EXERCISE INSTRUCTIONS: Report each line of the records below that holds the word "hinge".
--- DATA FOR THE TASK ---
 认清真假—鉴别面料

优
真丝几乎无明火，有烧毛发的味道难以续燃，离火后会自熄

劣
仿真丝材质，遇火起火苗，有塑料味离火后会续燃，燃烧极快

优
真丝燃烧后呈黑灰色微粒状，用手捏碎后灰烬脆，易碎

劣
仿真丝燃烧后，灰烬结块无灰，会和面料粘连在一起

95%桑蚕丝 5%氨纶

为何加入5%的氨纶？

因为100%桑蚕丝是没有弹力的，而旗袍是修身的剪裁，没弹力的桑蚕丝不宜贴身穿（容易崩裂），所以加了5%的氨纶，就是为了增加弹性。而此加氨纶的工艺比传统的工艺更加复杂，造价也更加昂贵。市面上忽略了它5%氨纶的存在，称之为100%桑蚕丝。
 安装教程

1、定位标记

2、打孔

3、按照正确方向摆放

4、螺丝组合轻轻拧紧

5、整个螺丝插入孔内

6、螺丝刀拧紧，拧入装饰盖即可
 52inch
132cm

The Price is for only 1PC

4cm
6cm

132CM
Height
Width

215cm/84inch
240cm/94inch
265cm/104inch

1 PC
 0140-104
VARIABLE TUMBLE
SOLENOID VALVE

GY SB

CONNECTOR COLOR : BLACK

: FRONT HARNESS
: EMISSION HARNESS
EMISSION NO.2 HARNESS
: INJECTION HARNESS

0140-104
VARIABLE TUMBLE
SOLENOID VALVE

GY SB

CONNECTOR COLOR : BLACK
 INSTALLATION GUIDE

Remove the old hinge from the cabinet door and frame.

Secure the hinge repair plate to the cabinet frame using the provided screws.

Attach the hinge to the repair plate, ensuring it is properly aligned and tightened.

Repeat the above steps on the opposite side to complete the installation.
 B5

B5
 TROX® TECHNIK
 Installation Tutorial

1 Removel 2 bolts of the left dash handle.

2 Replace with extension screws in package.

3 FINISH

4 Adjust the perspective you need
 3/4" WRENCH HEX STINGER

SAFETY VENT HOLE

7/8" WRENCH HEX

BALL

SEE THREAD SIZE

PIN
---
EXERCISE SOLUTION:
Remove the old hinge from the cabinet door and frame.
Secure the hinge repair plate to the cabinet frame using the provided screws.
Attach the hinge to the repair plate, ensuring it is properly aligned and tightened.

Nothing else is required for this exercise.